Santa Fe, New Mexico is many things to many people, but it’s not often experienced as more than the glossy magazine page portrayed to tourists. It’s artsy. It’s old. It’s a great place to pick up some Indian jewelry.
It’s true that the arts community is vibrant, renowned, and well-funded by pretentious money. Canyon Road is phenomenal. And it is old. Santa Fe was founded in the 1600’s by the Spanish conquistadors in the 1600’s, though the area was inhabited by pueblo Indians for centuries prior.
But few people know the town from the perspective of a local. Santa Fe is paradoxical and divided. The money coming through from California and New York does not trickle down to Cerrillos Boulevard, and nobody will tell you about the heroin coming up the main vein of I-25 to Espanola. It’s a wild place, unpretentious to the point of vulgarity, impoverished, and misunderstood by vacationers. It has a high crime rate.
Yet Santa Fe is a progressive place too, with more restaurants per capita than anywhere in the world. It has a great farmer’s market, and a proportionately larger gay community than San Francisco. The world-famous Santa Fe Opera house is just outside of town, but so are the shabby casinos. The poverty and privilege don’t mix. BMWs and teal cigarette holders juxtapose panhandlers and dilapidated Monte Carlos. The dirt poor ranches near town couldn’t be farther from the Manhattanites living there for the summer.
The two worlds pass each other most closely on the centuries-old Plaza, which is the soul and heart of the town. Approaching the popular area by car is difficult, especially if you don’t know the area’s quirks. The narrow streets, once goat trails, long predate the automobile.
Native jewelers line the adobe mud buildings of the Plaza and spread blankets under the overhanging viggas. Holiday goers swarm the food carts and mull through the galleries lining the square. Panhandlers and buckers are here too, with guitar cases laid flat for dollars, instruments and musicians looking worse for the wear.
Shops in the plaza area are a menagerie as well, ranging from world class galleries to the Five-and-Dime where you can purchase a bowl of chili poured directly into a snack size bag of Frito Lays. Guadalupe’s Café off Old Santa Fe Trail serves better food – authentic northern New Mexican cuisine – but a Frito Pie in a plastic bag is an equally valid cultural experience.
If you really want the full range Santa Fe experience, certainly visit the galleries, but also coordinate your trip with the Burning of Zozobra. Every harvest season, the town celebrates with the Fiesta Days, or simply “fiesta” to many of the locals, and the burning of a flailing, 60-foot marionette. Zozobra is Spanish for anxiety, and the burning releases angst and worry.

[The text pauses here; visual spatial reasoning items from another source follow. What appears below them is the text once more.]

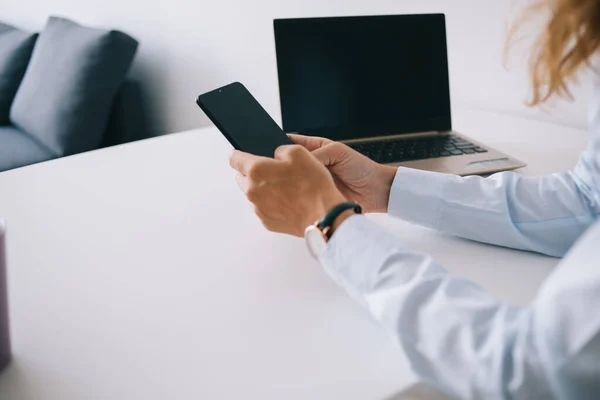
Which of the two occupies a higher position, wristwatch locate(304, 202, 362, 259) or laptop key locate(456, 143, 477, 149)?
wristwatch locate(304, 202, 362, 259)

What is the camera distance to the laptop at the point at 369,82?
3.19ft

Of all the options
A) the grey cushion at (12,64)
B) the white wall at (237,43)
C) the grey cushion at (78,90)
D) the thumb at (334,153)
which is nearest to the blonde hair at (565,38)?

Over the 92 years the event has been held, the experience has become wilder, such that the city has moved the event to a Thursday due to its sometimes violent energy. A crowd gathers on the baseball field next to the fire station, and the energy builds in anticipation of the fire dancers and the actual lighting. The drunken masses chant – BURN HIM! BURN HIM! – in what is essentially a mock execution.

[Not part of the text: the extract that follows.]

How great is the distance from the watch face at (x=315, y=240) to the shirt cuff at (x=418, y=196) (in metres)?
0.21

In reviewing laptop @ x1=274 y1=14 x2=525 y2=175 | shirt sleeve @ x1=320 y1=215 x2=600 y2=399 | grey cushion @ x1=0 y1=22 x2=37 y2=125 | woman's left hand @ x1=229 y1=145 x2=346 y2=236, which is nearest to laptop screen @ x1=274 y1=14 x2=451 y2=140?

The Zozobra puppet is stuffed with the unwanted papers of citizens of the city – parking tickets, divorce papers, credit card bills – so the emotional energy of the tightly packed field can be intense. As the flames engulf Zozobra, his arms fail and his head shakes, a moaning scream is played through a PA system and the crowd explodes in cheers. The divorce has been finalized.
If You Go
If you go, checkout Zozobra after you hit the galleries on the Plaza, and also consider the drive 30 minutes south to the Kasha-Katuwe Tent Rocks National Monument. The volcanic rock spires are incredible, and the brief hike is a great day excursion into the wondrous desert. If you’re lucky, you’ll experience one of the brief afternoon rains and the smell of the sagebrush afterward.
Jack Bohannan is a freelance writer and former resident of Santa Fe now living in the Denver area.